Remzi Çayır da davanın sonuna kadar takipçisi olacaklarını tabir ederek, “15 yıl geçti. Üzülerek söz edelim ki; aynı sözleri duymaktan, tıpkı sonuçlarla karşılaşmaktan bıkmış olabiliriz ancak usanmayacağız. Ve bu sonucun adalete ulaşması için ne gerekiyorsa onun yapılacağı konusunda hiç kimsenin tereddüdünün olmaması gerekir. Yani bizler onun yol arkadaşları, dava arkadaşları hiçbir vakit usanmayacağız, bıkmayacağız, kâfi demeyeceğiz, nereye varırsa oraya gerçek hareketleneceğiz ve adaleti eninde sonunda bulmak için eforun içinde yer alacağız. Bugün burada yanımızda bulunan sahiden davaya takviye veren ve ‘Adalet arayışında biz de varız’ diyen CHP Genel Lider Yardımcısı Murat Bakan Beye ve Sevgi Kılıç Hanımefendiye huzurlarınızda teşekkür ederiz. Gösterdikleri hassasiyetten ötürü çünkü hepimiz bilmeliyiz ki bu topraklarda hangimize ne haksızlık yapılırsa yapılsın bir diğeri sahip çıkmadığı surece bir arada yaşama iradesi olamaz ve adalet sağlanamaz” diye konuştu. 

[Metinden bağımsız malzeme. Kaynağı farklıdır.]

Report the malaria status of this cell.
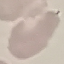

It is uninfected.

image_type: automatically extracted cell patch, resized to 64 × 64 pixels
stain: Giemsa
preparation: thin blood film
capture: smartphone camera at the microscope eyepieceReport the malaria status of this cell.
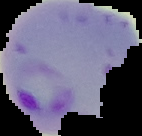

Parasitized.

Summary:
  - Image size: 142×136 pixels
  - Preparation: thin blood film
  - Image type: segmented cell region on a black background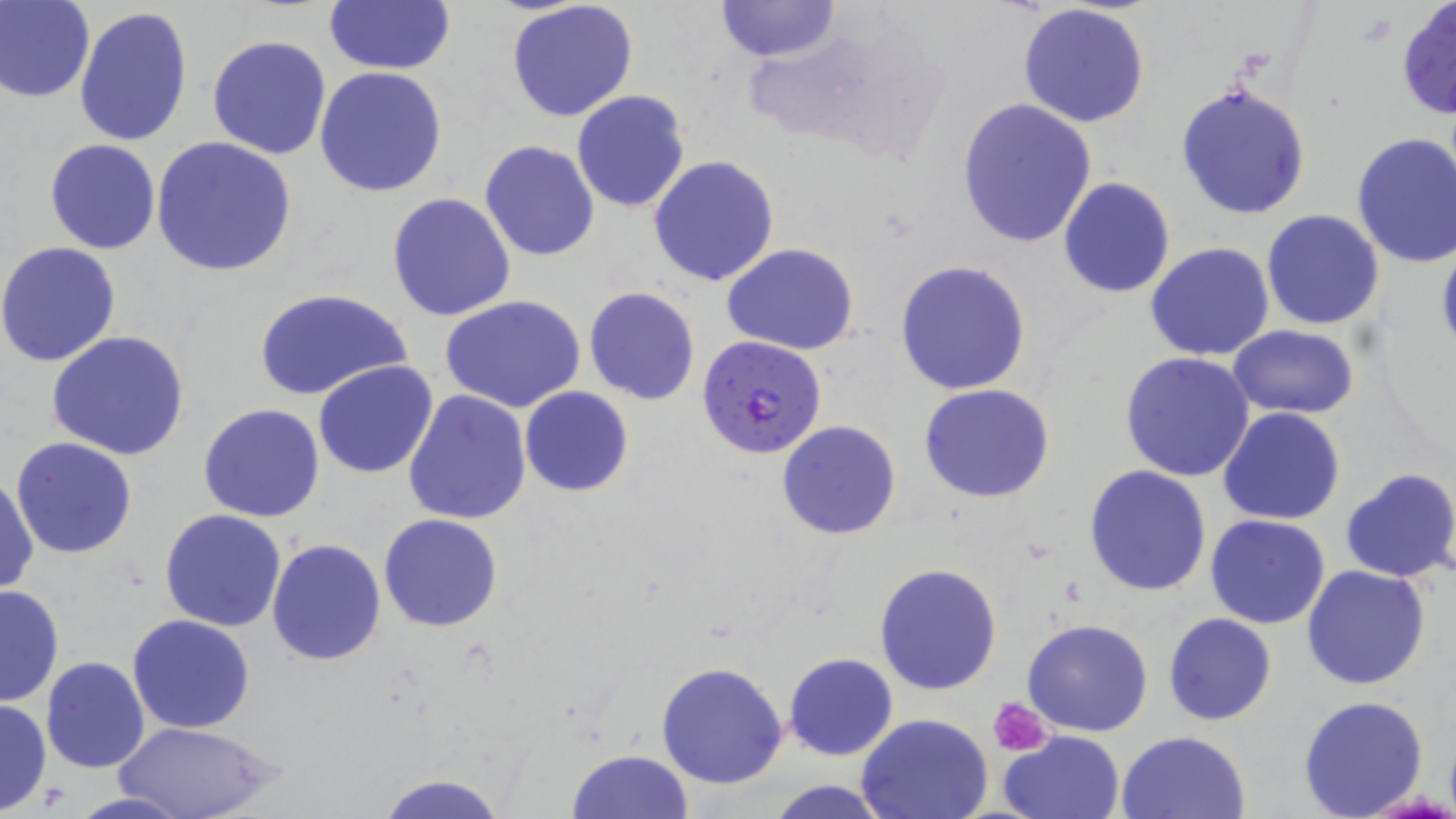
Summary:
  - Coordinate format: approximate bounding boxes as named x1/y1/x2/y2 corners in pixels
  - Uninfected red blood cell locations: (x1=1, y1=0, x2=94, y2=103), (x1=322, y1=0, x2=458, y2=75), (x1=506, y1=0, x2=639, y2=121), (x1=715, y1=0, x2=840, y2=64), (x1=1396, y1=1, x2=1456, y2=120), (x1=1017, y1=4, x2=1151, y2=129), (x1=74, y1=6, x2=192, y2=147), (x1=207, y1=34, x2=332, y2=159), (x1=315, y1=66, x2=448, y2=197), (x1=1176, y1=82, x2=1311, y2=219), (x1=570, y1=90, x2=690, y2=212), (x1=957, y1=98, x2=1097, y2=248), (x1=1351, y1=131, x2=1456, y2=270), (x1=150, y1=136, x2=299, y2=277), (x1=46, y1=139, x2=161, y2=255), (x1=479, y1=140, x2=600, y2=261), (x1=649, y1=154, x2=780, y2=287), (x1=1058, y1=177, x2=1176, y2=298), (x1=387, y1=193, x2=517, y2=321), (x1=1261, y1=209, x2=1384, y2=329), (x1=1435, y1=237, x2=1456, y2=361), (x1=0, y1=242, x2=122, y2=368), (x1=722, y1=243, x2=860, y2=353), (x1=1145, y1=243, x2=1275, y2=362), (x1=895, y1=259, x2=1032, y2=396), (x1=583, y1=286, x2=701, y2=405), (x1=256, y1=287, x2=412, y2=403), (x1=440, y1=294, x2=586, y2=413), (x1=1227, y1=325, x2=1358, y2=418), (x1=46, y1=331, x2=191, y2=462), (x1=1121, y1=351, x2=1256, y2=481), (x1=313, y1=360, x2=438, y2=478), (x1=918, y1=382, x2=1055, y2=503), (x1=519, y1=386, x2=633, y2=497), (x1=402, y1=389, x2=531, y2=525), (x1=199, y1=403, x2=326, y2=522), (x1=1219, y1=408, x2=1347, y2=527), (x1=776, y1=419, x2=901, y2=541), (x1=11, y1=437, x2=138, y2=558), (x1=1084, y1=464, x2=1213, y2=595), (x1=1339, y1=467, x2=1456, y2=583), (x1=0, y1=472, x2=38, y2=597), (x1=160, y1=509, x2=288, y2=631), (x1=378, y1=513, x2=504, y2=632), (x1=1205, y1=514, x2=1331, y2=628), (x1=266, y1=537, x2=385, y2=666), (x1=874, y1=563, x2=1002, y2=695), (x1=1300, y1=563, x2=1432, y2=690), (x1=0, y1=584, x2=65, y2=708), (x1=127, y1=613, x2=256, y2=734), (x1=1163, y1=613, x2=1277, y2=725), (x1=1021, y1=619, x2=1152, y2=737), (x1=784, y1=652, x2=898, y2=761), (x1=41, y1=656, x2=149, y2=775), (x1=656, y1=661, x2=789, y2=789), (x1=1298, y1=694, x2=1431, y2=818), (x1=0, y1=698, x2=51, y2=815), (x1=857, y1=714, x2=992, y2=819), (x1=118, y1=719, x2=278, y2=819), (x1=1116, y1=729, x2=1251, y2=818), (x1=1000, y1=730, x2=1126, y2=819), (x1=567, y1=748, x2=694, y2=819), (x1=375, y1=771, x2=510, y2=818), (x1=764, y1=780, x2=893, y2=818), (x1=63, y1=792, x2=195, y2=819)
  - Platelet locations: (x1=990, y1=697, x2=1053, y2=757)
  - Plasmodium falciparum-infected red blood cell locations: (x1=696, y1=334, x2=825, y2=460)
  - Slide-level diagnosis: Plasmodium falciparum
  - Preparation: thin blood film
  - Image size: 1456×819 pixels
  - Field of view: single
  - Stain: May-Grünwald-Giemsa
  - Magnification: 1000x
  - Modality: optical microscopy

Muhsin Yazıcıoğlu’nun ölümüyle ilgili çarpıcı gelişme
Yorum Yap

Tamamen Ücretsiz Olarak Bültenimize Abone Olabilirsin

Yeni haberlerden haberdar olmak için fırsatı kaçırma ve ücretsiz e-posta aboneliğini hemen başlat.

E-posta adresiniz yayınlanmayacak. Gerekli alanlar * ile işaretlenmişlerdir

Giriş Yap

NvarNyok Gazetesi - İzmir ayrıcalıklarından yararlanmak için hemen giriş yapın veya hesap oluşturun, üstelik tamamen ücretsiz!